Search code examples
javasortingjava-stream

Does sorting a Java stream before calling allMatch with a predicate that has different costs gain any benefits?


I have implemented a Java stream pipeline where some elements are sorted and checked if all of them fulfill a predicate. The pipeline looks like this:

items.stream()
     .sorted(this::sortByType)
     .allMatch(this::isCompliant);

The validation by the predicate differentiates in costs. Some of the elements just need to check an attribute, for some of them I have to fetch potentially many elements from a database and evaluate them, too.

As I need to know that all of them are true, knowing that at least one is false, is equivalent. If I correctly understand the JavaDoc of the allMatch() operation, it should short curcuit as soon as one element is false.

So, in order to potentially improve the execution speed, I order the elements so that all of the very easy validations are executed first and only if they all succeed, I execute the more costly validations.

That is at least what I think happens.
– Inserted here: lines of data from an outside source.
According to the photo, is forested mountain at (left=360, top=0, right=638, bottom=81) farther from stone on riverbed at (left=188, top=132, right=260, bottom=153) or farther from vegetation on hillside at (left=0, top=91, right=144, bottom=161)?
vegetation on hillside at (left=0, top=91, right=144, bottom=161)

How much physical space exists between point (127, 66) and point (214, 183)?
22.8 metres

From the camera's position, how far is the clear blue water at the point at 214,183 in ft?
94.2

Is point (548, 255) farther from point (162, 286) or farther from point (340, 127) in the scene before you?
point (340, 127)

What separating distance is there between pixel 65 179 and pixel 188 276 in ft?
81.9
However, my IDE tells me, that sorting before calling allMatch() is redundant, because it does not depend on the sort order.

I wrote some tests which seem to indicate that the sort order is in fact regarded when traversing the pipeline, but maybe my test case is just to small or it just happened to be called correctly.

So my question is: Does allMatch() consider the sort order imposed beforehand? Or does it ignore it?


Solution

  • From your description

    The validation by the predicate differentiates in costs. Some of the elements just need to check an attribute, for some of them I have to fetch potentially many elements from a database and evaluate them, too.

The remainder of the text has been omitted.